VIDEO: Sinai Temple Falls Short Of Dreidel Spin World Record

Community members gather to break the record for number of dreidels simultaneously spinning.

On Sunday morning, Sinai Temple set the scene for colorful dreidels and a crowd of nearly 700 community members, eager to put a new spin on an existing record.

Enthused community members came together at Sinai Temple in Westwood for “Dreidel-mania,” ready to set a new Guinness World Record for the number of dreidels simultaneously spinning. The existing record is held by Temple Emanuel of Cherry Hill, N.J., with 541 dreidels simultaneously spinning for ten or more seconds.

Among a sea of participants sat Selma Dayd, a member of Sinai Temple since 1946, cheering on her dreidel at the practice tables before the official kick-off.

“This is the biggest community event I’ve ever seen as far as spirit and enthusiasm,” said Dayd, who joined the event out of curiosity and excitement towards possibly breaking a world record.

Young participants could hardly wait for the official spin.

Alexandra Malamud, a fourth grader at Sinai Akiba Academy, said she had been practicing her spin at home and that “a good spin comes from a good start.”

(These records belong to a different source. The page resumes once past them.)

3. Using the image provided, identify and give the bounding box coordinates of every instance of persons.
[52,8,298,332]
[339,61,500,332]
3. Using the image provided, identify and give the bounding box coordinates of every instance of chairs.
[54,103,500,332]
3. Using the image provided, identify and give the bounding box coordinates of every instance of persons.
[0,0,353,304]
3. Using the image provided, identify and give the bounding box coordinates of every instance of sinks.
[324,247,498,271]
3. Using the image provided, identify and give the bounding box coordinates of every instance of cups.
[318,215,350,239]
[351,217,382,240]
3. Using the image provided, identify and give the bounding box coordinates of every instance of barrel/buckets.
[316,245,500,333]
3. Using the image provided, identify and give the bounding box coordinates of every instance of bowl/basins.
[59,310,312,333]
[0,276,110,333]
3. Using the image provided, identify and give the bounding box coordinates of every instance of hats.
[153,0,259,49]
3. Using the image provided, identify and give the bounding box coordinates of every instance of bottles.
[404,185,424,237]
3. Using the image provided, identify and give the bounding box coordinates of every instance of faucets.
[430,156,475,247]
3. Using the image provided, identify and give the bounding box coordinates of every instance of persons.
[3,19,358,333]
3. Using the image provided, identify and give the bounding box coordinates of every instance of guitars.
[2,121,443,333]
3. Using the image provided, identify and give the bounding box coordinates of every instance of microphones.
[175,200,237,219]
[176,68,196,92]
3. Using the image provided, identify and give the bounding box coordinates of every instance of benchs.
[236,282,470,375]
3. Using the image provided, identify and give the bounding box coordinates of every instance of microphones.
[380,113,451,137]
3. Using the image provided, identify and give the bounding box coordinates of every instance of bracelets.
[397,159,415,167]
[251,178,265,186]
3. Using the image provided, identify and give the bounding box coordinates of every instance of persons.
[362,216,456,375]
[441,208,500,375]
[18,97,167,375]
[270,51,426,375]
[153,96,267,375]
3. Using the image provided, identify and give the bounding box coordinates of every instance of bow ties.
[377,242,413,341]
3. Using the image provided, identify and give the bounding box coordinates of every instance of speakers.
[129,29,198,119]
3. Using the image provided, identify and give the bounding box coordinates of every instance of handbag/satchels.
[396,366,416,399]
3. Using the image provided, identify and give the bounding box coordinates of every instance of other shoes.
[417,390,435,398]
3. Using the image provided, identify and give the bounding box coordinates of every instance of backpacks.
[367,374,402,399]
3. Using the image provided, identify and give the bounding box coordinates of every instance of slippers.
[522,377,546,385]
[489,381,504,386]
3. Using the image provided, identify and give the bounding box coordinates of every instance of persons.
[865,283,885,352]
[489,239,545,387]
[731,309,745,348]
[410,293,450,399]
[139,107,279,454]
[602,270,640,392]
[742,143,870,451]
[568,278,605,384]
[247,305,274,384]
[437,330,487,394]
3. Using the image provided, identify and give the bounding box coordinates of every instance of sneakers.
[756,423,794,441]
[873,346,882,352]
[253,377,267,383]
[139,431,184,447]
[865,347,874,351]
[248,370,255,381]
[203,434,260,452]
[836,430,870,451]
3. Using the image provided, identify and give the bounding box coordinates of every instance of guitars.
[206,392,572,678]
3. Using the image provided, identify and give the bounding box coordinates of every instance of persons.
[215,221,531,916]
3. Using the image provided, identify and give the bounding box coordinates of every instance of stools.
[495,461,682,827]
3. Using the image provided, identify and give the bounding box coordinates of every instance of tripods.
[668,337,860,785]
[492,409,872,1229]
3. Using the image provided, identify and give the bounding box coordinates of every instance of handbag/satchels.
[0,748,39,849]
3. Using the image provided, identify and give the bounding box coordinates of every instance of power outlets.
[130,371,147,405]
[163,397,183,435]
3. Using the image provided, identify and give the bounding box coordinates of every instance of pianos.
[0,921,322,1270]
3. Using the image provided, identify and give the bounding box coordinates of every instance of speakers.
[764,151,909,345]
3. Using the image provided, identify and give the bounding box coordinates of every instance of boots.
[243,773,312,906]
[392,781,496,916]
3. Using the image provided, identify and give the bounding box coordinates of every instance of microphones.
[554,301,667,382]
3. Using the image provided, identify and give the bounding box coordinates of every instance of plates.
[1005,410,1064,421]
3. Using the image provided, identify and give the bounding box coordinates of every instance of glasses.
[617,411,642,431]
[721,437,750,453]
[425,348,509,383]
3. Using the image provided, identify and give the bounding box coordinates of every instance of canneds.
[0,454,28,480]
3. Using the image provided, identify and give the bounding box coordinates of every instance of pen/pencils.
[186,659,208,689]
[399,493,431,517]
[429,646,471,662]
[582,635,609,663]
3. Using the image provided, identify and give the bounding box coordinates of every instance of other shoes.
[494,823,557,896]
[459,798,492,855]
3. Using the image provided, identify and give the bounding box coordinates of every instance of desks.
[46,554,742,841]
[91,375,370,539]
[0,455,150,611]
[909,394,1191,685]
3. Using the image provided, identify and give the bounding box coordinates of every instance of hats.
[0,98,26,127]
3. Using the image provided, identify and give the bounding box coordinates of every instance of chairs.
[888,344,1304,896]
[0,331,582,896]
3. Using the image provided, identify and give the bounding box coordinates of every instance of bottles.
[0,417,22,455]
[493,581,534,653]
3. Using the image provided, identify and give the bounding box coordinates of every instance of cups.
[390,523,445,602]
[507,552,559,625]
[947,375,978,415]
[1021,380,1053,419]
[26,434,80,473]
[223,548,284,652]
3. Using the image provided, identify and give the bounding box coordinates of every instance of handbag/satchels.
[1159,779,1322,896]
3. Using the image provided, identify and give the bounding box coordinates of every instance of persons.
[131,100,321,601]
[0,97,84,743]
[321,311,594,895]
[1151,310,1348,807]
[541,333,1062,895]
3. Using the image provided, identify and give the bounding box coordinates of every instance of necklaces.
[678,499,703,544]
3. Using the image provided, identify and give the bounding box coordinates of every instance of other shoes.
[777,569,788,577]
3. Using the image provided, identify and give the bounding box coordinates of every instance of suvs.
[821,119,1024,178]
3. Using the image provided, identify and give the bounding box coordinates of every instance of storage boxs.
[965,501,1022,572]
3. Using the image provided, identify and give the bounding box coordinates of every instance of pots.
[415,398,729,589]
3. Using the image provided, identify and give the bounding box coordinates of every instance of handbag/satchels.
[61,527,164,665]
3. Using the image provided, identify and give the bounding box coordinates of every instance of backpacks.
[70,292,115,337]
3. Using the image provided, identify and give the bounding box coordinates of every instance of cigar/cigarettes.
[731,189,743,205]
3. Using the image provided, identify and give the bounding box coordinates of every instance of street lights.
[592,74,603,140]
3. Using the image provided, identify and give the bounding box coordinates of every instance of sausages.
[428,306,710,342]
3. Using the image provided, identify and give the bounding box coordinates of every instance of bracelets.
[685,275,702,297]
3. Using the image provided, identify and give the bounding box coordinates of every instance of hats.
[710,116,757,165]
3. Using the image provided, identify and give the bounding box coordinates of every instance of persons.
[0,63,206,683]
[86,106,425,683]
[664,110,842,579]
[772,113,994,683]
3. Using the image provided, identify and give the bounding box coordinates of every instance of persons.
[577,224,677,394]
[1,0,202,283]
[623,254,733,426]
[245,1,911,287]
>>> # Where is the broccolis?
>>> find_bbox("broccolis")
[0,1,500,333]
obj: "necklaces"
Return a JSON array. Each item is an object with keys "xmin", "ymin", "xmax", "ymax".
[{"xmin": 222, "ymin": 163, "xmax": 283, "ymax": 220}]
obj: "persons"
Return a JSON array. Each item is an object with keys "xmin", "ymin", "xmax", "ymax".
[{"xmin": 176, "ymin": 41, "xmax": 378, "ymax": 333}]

Her classmate, Eliana Hallegua, added, “it’s all in the wrist!”

As the countdown to the big spin began, the energetic crowd came to a silence, official witnesses for Guinness took their places, and participants prepared their best dreidel spinning stance.

“I hope you brought your best wrist action!” Rabbi David Wolpe said.

And off the nearly 700 spinners went, in an attempt to make history.

When all was accounted for, just under 300 participants had successful spins of ten seconds or greater, making this a close and notable attempt at
beating the current record.

What began as a concept focusing on engaging students became a temple-wide event and eventually a community-wide event, said Natalie Fainberg, Sinai Temple religious school coordinator and Dreidel-mania organizer.

“We wanted to not only break a record, but also build community and celebrate Hanukah together,” said Fainberg.

The event drew a crowd of all ages, quite eager to be part of a historic community event.

“This event has a wider range than anything we’ve ever done," said Rabbi David Wolpe. "We’ve got Jewish and non-Jewish community members, young and old. It’s an extraordinary building of community.”

And as for another attempt come 2012? “Maybe we will do it again,” said Sharon Baskin, Dreidel-mania co-chair.